**Selection:**

The European Union and a number of European countries have recently
tried to address the land use issue with proposals stipulating that
imported biofuels cannot come from land that was previously rain
forest.

But even with such restrictions in place, Dr. Searchinger's study
shows, the purchase of biofuels in Europe and the United States leads
indirectly to the destruction of natural habitats far afield.

For instance, if vegetable oil prices go up globally, as they have
because of increased demand for biofuel crops, more new land is
inevitably cleared as farmers in developing countries try to get in on
the profits. So crops from old plantations go to Europe for biofuels,
while new fields are cleared to feed people at home.

Likewise, Dr. Fargione said that the dedication of so much cropland in
the United States to growing corn for bioethanol had caused indirect
land use changes far away. Previously, Midwestern farmers had
alternated corn with soy in their fields, one year to the next. Now
many grow only corn, meaning that soy has to be grown elsewhere.

Increasingly, that elsewhere, Dr. Fargione said, is Brazil, on land
that was previously forest or savanna. "Brazilian farmers are planting
more of the world's soybeans — and they're deforesting the Amazon to
do it," he said.

International environmental groups, including the United Nations,
responded cautiously to the studies, saying that biofuels could still
be useful. "We don't want a total public backlash that would prevent
us from getting the potential benefits," said Nicholas Nuttall,
spokesman for the United National Energy Program, who said the United
Nations had recently created a new panel to study the evidence.

"There was an unfortunate effort to dress up biofuels as the silver
bullet of climate change," he said. "We fully believe that if biofuels
are to be part of the solution rather than part of the problem, there
urgently needs to be better sustainability criterion."

**To-do list:**
1: According to the biofuels excerpt, where did Dr. Fargione say soy is increasingly being grown?
2: Using the biofuels excerpt, explain why rules barring imported biofuels from former rain forest land still don't stop the destruction of natural habitats.
3: Please extend the biofuels excerpt, picking up after its last sentence.
The entries that follow come from a different source than the biofuels excerpt.

**Excerpted data:**
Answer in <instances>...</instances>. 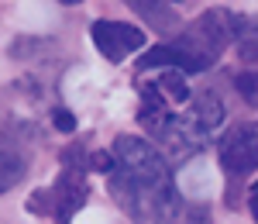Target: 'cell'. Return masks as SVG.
I'll return each instance as SVG.
<instances>
[{"label":"cell","mask_w":258,"mask_h":224,"mask_svg":"<svg viewBox=\"0 0 258 224\" xmlns=\"http://www.w3.org/2000/svg\"><path fill=\"white\" fill-rule=\"evenodd\" d=\"M138 18L148 21V28H155V35H169V31H176L179 28V11L172 4H152V0H131L127 4Z\"/></svg>","instance_id":"cell-8"},{"label":"cell","mask_w":258,"mask_h":224,"mask_svg":"<svg viewBox=\"0 0 258 224\" xmlns=\"http://www.w3.org/2000/svg\"><path fill=\"white\" fill-rule=\"evenodd\" d=\"M220 169L231 180H244L258 169V121H241L234 124L217 145Z\"/></svg>","instance_id":"cell-4"},{"label":"cell","mask_w":258,"mask_h":224,"mask_svg":"<svg viewBox=\"0 0 258 224\" xmlns=\"http://www.w3.org/2000/svg\"><path fill=\"white\" fill-rule=\"evenodd\" d=\"M52 124H55V131H62V135H73L76 131V114L66 110V107H55L52 110Z\"/></svg>","instance_id":"cell-11"},{"label":"cell","mask_w":258,"mask_h":224,"mask_svg":"<svg viewBox=\"0 0 258 224\" xmlns=\"http://www.w3.org/2000/svg\"><path fill=\"white\" fill-rule=\"evenodd\" d=\"M148 90H152L162 103H169V107H186L189 97H193L186 76L176 73V69H162V73H155V80L148 83Z\"/></svg>","instance_id":"cell-7"},{"label":"cell","mask_w":258,"mask_h":224,"mask_svg":"<svg viewBox=\"0 0 258 224\" xmlns=\"http://www.w3.org/2000/svg\"><path fill=\"white\" fill-rule=\"evenodd\" d=\"M90 200V169H86V152L80 145L62 152V169L55 183L41 186L28 197V210L31 214H48L55 224H73V217L83 210Z\"/></svg>","instance_id":"cell-3"},{"label":"cell","mask_w":258,"mask_h":224,"mask_svg":"<svg viewBox=\"0 0 258 224\" xmlns=\"http://www.w3.org/2000/svg\"><path fill=\"white\" fill-rule=\"evenodd\" d=\"M248 210H251V217H255V224H258V180L248 186Z\"/></svg>","instance_id":"cell-12"},{"label":"cell","mask_w":258,"mask_h":224,"mask_svg":"<svg viewBox=\"0 0 258 224\" xmlns=\"http://www.w3.org/2000/svg\"><path fill=\"white\" fill-rule=\"evenodd\" d=\"M18 138H0V193L14 190L28 173V152L14 148Z\"/></svg>","instance_id":"cell-6"},{"label":"cell","mask_w":258,"mask_h":224,"mask_svg":"<svg viewBox=\"0 0 258 224\" xmlns=\"http://www.w3.org/2000/svg\"><path fill=\"white\" fill-rule=\"evenodd\" d=\"M248 24V18H241L227 7H210L200 18H193L176 38L155 45L152 52H145L138 62V69H176L182 76L189 73H203L210 66H217L220 55L227 52L231 41H238L241 28Z\"/></svg>","instance_id":"cell-2"},{"label":"cell","mask_w":258,"mask_h":224,"mask_svg":"<svg viewBox=\"0 0 258 224\" xmlns=\"http://www.w3.org/2000/svg\"><path fill=\"white\" fill-rule=\"evenodd\" d=\"M114 169L107 190L135 224H182L186 200L176 186L172 165L148 138L117 135L110 145Z\"/></svg>","instance_id":"cell-1"},{"label":"cell","mask_w":258,"mask_h":224,"mask_svg":"<svg viewBox=\"0 0 258 224\" xmlns=\"http://www.w3.org/2000/svg\"><path fill=\"white\" fill-rule=\"evenodd\" d=\"M90 38L97 45V52L107 62H124L127 55H135L145 48L148 35L141 31L138 24H127V21H110V18H100L90 24Z\"/></svg>","instance_id":"cell-5"},{"label":"cell","mask_w":258,"mask_h":224,"mask_svg":"<svg viewBox=\"0 0 258 224\" xmlns=\"http://www.w3.org/2000/svg\"><path fill=\"white\" fill-rule=\"evenodd\" d=\"M234 90H238V97L248 107H255L258 110V69H244L234 76Z\"/></svg>","instance_id":"cell-9"},{"label":"cell","mask_w":258,"mask_h":224,"mask_svg":"<svg viewBox=\"0 0 258 224\" xmlns=\"http://www.w3.org/2000/svg\"><path fill=\"white\" fill-rule=\"evenodd\" d=\"M210 221H214V214H210V207H207V204H193V200H186L182 224H210Z\"/></svg>","instance_id":"cell-10"}]
</instances>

**Response list:**
1: Brazil, on land that was previously forest or savanna.

2: Rising global vegetable oil prices, driven by demand for biofuel crops, push farmers in developing countries to clear new land to share in the profits. Crops from old plantations then go to Europe for biofuels, while the newly cleared fields feed people at home.

3:
The European Union has set a target that countries use 5.75 percent
biofuel for transport by the end of 2008. Proposals in the United
States energy package would require that 15 percent of all transport
fuels be made from biofuel by 2022. To reach these goals, biofuels
production is heavily subsidized at many levels on both continents,
supporting a burgeoning global industry.

Syngenta, the Swiss agricultural giant, announced Thursday that its
annual profits had risen 75 percent in the last year, in part because
of rising demand for biofuels.

Industry groups, like the Renewable Fuels Association, immediately
attacked the new studies as "simplistic," failing "to put the issue
into context."

"While it is important to analyze the climate change consequences of
differing energy strategies, we must all remember where we are today,
how world demand for liquid fuels is growing, and what the realistic
alternatives are to meet those growing demands," said Bob Dineen, the
group's director, in a statement following the Science reports'
release.

"Biofuels like ethanol are the only tool readily available that can
begin to address the challenges of energy security and environmental
protection," he said.

The European Biodiesel Board says that biodiesel reduces greenhouse
gasses by 50 to 95 percent compared to conventional fuel, and has
other advantages as well, like providing new income for farmers and
energy security for Europe in the face of rising global oil prices and
shrinking supply.

But the papers published Thursday suggested that, if land use is taken
into account, biofuels may not provide all the benefits once
anticipated.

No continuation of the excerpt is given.